„Ausschließeritis“ führt zur Großen Koalition

Weil die Parteien vor der Wahl viele Bündnisse ausschließen, bleibt kaum eine Alternative.

Berlin. Ein neues Wort macht in Berlin die Runde: die "Ausschließeritis". Eigentlich wollen FDP und Grüne nach der Bundestagswahl am 27. September das Zünglein an der Waage spielen. Doch nach Meinung von Beobachtern ebnen sie gerade unfreiwillig eher den Weg für eine Neuauflage der Großen Koalition.

Die Grünen schließen eine Jamaika-Koalition mit Union und FDP aus, die FDP wiederum wird am Wochenende beim Parteitag in Hannover ihren Widerwillen gegen eine Ampel mit SPD und Grünen unterstreichen. Die Liberalen setzen alles auf Schwarz-Gelb, doch die nötige Mehrheit bröckelt seit Wochen in den Umfragen. Trotz Fünf-Parteien-Parlaments können sich die Parteien mit Dreierkoalitionen immer noch nicht recht anfreunden.

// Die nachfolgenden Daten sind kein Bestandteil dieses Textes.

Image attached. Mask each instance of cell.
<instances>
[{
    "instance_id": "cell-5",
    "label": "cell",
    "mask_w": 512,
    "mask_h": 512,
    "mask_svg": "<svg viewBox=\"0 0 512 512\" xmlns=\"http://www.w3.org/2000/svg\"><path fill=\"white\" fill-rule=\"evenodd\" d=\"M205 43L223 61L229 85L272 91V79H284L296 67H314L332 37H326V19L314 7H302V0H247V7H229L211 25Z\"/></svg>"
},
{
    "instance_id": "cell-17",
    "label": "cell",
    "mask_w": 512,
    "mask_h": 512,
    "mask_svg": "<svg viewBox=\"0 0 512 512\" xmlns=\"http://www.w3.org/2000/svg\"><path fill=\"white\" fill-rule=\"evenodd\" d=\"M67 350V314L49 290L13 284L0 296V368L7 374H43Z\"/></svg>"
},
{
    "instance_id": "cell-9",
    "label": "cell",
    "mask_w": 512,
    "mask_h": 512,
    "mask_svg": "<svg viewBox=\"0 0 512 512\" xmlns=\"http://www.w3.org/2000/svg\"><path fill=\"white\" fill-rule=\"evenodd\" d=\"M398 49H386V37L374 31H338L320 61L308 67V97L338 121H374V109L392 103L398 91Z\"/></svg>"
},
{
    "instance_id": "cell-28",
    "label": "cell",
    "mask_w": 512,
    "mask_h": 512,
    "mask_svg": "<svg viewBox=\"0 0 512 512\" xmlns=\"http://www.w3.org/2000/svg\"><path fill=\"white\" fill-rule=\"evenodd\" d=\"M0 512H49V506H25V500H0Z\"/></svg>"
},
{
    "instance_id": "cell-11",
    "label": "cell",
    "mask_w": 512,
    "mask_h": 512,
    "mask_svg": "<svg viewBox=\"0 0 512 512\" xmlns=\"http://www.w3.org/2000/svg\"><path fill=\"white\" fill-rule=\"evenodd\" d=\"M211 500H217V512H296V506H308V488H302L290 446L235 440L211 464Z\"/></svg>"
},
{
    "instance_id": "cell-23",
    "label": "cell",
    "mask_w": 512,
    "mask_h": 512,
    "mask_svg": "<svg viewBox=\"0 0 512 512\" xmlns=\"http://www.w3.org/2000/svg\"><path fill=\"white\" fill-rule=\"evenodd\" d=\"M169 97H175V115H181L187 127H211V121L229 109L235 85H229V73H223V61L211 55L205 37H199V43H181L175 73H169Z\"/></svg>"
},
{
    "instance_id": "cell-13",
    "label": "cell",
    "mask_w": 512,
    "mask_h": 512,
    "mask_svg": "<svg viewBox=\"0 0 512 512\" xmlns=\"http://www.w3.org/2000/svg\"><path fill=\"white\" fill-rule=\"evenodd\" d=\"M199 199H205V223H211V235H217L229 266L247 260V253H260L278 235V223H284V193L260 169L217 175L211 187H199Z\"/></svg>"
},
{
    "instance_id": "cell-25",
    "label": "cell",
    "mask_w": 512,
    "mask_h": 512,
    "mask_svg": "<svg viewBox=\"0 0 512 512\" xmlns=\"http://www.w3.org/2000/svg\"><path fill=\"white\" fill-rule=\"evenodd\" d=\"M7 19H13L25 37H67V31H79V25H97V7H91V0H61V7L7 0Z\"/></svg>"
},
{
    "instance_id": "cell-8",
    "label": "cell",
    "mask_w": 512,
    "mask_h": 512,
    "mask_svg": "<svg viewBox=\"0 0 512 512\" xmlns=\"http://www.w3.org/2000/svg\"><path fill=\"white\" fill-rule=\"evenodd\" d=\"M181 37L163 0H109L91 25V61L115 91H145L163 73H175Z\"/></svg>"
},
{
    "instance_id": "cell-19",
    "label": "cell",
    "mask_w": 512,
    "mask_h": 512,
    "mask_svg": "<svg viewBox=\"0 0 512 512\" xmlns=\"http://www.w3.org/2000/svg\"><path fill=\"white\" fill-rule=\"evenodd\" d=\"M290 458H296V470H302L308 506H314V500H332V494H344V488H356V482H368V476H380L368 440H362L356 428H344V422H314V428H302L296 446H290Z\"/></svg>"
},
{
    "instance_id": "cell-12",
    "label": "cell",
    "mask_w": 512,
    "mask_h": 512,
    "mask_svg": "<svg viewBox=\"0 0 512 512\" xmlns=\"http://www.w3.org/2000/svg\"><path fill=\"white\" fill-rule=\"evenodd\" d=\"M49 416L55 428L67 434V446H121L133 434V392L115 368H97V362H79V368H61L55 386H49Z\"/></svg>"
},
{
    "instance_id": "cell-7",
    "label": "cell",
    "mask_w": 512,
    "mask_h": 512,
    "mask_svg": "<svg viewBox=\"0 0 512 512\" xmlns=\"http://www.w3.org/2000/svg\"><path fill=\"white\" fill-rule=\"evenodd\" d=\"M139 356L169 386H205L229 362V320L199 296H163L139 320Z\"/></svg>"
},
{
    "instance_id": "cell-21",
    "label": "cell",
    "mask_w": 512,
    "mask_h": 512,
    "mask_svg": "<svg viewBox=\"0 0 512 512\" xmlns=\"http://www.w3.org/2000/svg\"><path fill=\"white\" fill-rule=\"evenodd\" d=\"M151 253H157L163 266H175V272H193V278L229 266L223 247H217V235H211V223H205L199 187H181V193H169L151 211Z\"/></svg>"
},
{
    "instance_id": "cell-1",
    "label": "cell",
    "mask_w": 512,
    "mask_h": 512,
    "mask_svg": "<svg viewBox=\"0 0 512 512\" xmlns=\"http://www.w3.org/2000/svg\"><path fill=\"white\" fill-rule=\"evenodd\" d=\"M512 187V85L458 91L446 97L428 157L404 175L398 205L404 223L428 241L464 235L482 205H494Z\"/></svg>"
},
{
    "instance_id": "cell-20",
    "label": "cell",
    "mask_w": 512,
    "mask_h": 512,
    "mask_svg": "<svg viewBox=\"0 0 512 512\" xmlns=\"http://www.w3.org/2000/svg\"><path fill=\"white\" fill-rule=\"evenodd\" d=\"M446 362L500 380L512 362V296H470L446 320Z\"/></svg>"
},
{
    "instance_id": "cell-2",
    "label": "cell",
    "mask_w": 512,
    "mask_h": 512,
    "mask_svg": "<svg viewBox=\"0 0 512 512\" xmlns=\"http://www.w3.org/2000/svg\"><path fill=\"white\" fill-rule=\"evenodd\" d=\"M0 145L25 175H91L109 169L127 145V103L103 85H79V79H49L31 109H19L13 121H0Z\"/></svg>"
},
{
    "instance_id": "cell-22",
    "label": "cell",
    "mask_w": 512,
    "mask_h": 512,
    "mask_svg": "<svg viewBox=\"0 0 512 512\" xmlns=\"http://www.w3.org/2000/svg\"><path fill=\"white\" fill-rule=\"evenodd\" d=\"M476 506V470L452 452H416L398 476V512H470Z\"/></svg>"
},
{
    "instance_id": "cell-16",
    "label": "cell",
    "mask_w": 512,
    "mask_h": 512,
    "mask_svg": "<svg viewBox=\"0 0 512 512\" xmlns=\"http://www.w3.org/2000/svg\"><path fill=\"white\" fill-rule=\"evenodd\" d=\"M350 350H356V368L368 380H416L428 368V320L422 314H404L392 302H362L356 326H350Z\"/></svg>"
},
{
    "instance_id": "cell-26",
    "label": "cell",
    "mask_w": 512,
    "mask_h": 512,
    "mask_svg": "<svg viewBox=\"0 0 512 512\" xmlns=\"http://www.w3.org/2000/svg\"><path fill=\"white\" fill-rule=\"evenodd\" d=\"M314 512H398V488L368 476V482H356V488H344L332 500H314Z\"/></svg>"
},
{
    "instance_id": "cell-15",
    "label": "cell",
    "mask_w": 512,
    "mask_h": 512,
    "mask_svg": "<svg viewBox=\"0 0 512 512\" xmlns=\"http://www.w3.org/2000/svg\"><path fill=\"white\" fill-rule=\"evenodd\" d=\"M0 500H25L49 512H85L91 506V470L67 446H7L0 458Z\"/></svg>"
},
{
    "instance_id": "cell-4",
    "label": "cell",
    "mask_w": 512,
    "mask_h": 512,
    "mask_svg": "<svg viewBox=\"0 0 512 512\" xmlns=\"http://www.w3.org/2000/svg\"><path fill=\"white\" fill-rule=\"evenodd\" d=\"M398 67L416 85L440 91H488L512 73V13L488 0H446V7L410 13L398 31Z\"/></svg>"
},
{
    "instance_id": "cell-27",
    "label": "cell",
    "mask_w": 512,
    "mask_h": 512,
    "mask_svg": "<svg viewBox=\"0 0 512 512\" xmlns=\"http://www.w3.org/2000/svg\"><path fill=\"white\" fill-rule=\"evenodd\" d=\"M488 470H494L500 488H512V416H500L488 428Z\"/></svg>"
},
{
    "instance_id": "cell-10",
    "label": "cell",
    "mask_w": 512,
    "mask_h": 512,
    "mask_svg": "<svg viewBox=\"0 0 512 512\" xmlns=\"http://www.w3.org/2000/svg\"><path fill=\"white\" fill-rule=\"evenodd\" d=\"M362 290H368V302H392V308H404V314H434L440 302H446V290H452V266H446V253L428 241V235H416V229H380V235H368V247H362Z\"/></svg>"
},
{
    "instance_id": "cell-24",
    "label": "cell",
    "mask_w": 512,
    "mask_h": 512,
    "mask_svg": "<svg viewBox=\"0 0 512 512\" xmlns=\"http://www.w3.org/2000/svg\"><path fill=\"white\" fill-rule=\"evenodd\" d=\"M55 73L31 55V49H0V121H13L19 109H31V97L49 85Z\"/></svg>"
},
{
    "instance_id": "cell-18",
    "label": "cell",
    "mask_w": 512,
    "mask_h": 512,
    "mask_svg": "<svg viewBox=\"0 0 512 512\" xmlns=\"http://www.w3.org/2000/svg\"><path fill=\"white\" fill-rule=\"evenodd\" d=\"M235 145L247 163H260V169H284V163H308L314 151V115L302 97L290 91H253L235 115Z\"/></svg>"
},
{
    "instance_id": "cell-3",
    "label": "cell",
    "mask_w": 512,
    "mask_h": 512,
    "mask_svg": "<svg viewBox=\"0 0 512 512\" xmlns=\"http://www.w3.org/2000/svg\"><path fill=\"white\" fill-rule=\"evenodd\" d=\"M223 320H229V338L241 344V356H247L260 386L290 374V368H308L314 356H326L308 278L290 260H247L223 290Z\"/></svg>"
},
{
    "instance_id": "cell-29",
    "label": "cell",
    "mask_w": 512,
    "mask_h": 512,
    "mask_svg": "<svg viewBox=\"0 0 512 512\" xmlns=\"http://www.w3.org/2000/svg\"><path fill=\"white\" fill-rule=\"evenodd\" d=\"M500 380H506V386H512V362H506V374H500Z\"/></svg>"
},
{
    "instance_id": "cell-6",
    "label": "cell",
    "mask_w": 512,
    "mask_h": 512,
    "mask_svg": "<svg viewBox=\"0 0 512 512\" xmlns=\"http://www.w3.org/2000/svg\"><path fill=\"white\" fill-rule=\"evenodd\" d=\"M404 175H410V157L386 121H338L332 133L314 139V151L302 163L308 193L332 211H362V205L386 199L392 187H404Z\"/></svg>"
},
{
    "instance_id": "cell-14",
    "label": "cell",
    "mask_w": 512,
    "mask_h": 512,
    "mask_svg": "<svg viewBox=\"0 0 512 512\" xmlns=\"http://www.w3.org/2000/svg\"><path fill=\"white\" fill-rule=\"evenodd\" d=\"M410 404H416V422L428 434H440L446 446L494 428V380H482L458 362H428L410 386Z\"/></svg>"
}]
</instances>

"Kreisverkehr statt Ampelkoalition", beschreibt das "Handelsblatt" das Problem, dass kaum neue Bündnisse versucht werden. Es wurde nach 2005 erwartet, dass Bewegung in die Parteienlandschaft kommen werde.

Doch wie sieht die Realität aus? In Hessen scheitert der rot-rot-grüne Versuch dramatisch, dort führt die "Ausschließeritis" (Nein der SPD zur Großen Koalition, Nein der FDP zur Ampel, Nein der Grünen zu Jamaika) zu Verdruss über die Politik und Neuwahlen. Nur Hamburg wagt mit Schwarz-Grün etwas Neues. Nach einem Jahr fällt die Bilanz nicht schlecht aus, viele Grüne fühlen sich von der CDU um Ole von Beust besser behandelt als in früheren Koalitionen von der SPD.

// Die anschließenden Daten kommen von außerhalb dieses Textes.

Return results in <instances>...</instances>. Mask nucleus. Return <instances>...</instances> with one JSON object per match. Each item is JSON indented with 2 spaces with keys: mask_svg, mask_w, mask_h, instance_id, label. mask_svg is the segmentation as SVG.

Doch Dreier-Bündnisse mit FDP und/oder Grünen sind auf Bundes- wie Länderebene derzeit nicht in Sicht. Ein Vergleich der Parteiprogramme zeigt, dass es zwischen Grünen und Liberalen bezeichnenderweise die größten Schnittmengen beim Datenschutz gibt - in Zeiten der größten Krise seit 80 Jahren wohl etwas wenig.

Gerade für die FDP ist die Dreier-Koalition ein Trauma, weshalb man sich schwer tut, diese Variante auch nur ins Auge zu fassen: In den 90ern endeten die Ampeln in Bremen (1991-1995) und Brandenburg (1990-1994) vorzeitig. Beide Male verpasste die FDP nicht nur eine erneute Beteiligung in der Regierung, sondern auch den Wiedereinzug in die Landtage.

Da wundert es nicht, dass die Europa-Spitzenkandidatin der FDP, Silvana Koch-Mehrin, die Ampel ausschließt: "Eher wird Finanzminister Peer Steinbrück Botschafter in der Schweiz, als dass die FDP mit der SPD gemeinsam regiert."